* * *

Отправляясь в мастерскую, я чувствовала себя несколько скованно. И потом, я ведь еще не выходила из дома со времени болезни детей, так что теперь уличное движение и сутолока метро слегка кружили мне голову.

Мой друг уже прибыл на место, его присутствие избавило меня от замешательства при первом обмене репликами. В мастерской, похоже, ничего не изменилось. Меня удивило, что художник даже не спросил, как чувствуют себя мои дети. То есть он, может быть, и задал этот вопрос, но так вскользь, как отдают дань ненужной условности. Видимо, он также не заметил, насколько я подурнела, как осунулось мое лицо. В общем, пока я проходила через кошмарнейшие испытания, здесь все шло своим чередом, никого не заботили ни мои чувства, ни произошедшая в них перемена.

Художник воодушевленно объяснял, сколько хлопот и затруднений доставило ему его последнее полотно, и мой друг с любопытством подбадривал его вопросами. Я же смотрела на городской пейзаж, на эти плоские кровли, тянувшиеся до горизонта, на оборванных ребятишек, гонявшихся друг за дружкой по улице, и болтавшееся на окнах белье. Я спрашивала себя с тревогой, что станется с детьми, растущими вот так, на улице, в подобной разрухе, среди наркоманов и пьяниц. Я думала о своих детях, представляла их внезапно осиротевшими, оставленными в одиночестве на милость этого чудовищного города — маленькие хрупкие жизни в тисках неуправляемых безжалостных сил. Я чувствовала себя покинутой и печальной. Порыв безмерного сочувствия заставил меня глубже вникнуть в суть вещей, и мне захотелось плакать.

Между тем живописец говорил, что он стремится в некотором смысле противопоставить или, может быть, объединить аполлонический дух и дионисийскую безудержность. Что он непрестанно мечется между этими крайностями, часто готов все бросить и до сих пор еще не знает, закончена ли его картина. «Меня увлекали противоречия, которые были источником моей живописи и одновременно препятствием для нее. Я без конца разрывался между яростью и нежностью, только и держусь, что на лезвии неукротимого раздражения». Глядя на него, я вдруг поняла: он толкует о той самой картине, что навеяла мне столько кошмаров. Потом он извинился, что выражается так книжно, прибавив, что это, наверное, все же лучший способ заставить нас понять его.

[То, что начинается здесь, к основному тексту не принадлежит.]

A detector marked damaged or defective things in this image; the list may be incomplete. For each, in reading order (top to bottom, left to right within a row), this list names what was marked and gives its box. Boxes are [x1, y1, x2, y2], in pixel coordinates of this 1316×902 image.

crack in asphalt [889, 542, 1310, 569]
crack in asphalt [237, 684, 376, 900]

У меня возникло вполне отчетливое впечатление, что все это обращено ко мне. Но почему это меня так ранило? Сердце щемило от какого-то нелепого стыда. Затем он прибавил, что с неделю тому назад полностью утратил интерес к этой картине и решил остановиться, пусть она будет такой, как есть. Эти слова меня поразили. Впечатление было потрясающим, и за шумом лишних фраз явственно услышалось: «Все из-за того, что вы не приходили».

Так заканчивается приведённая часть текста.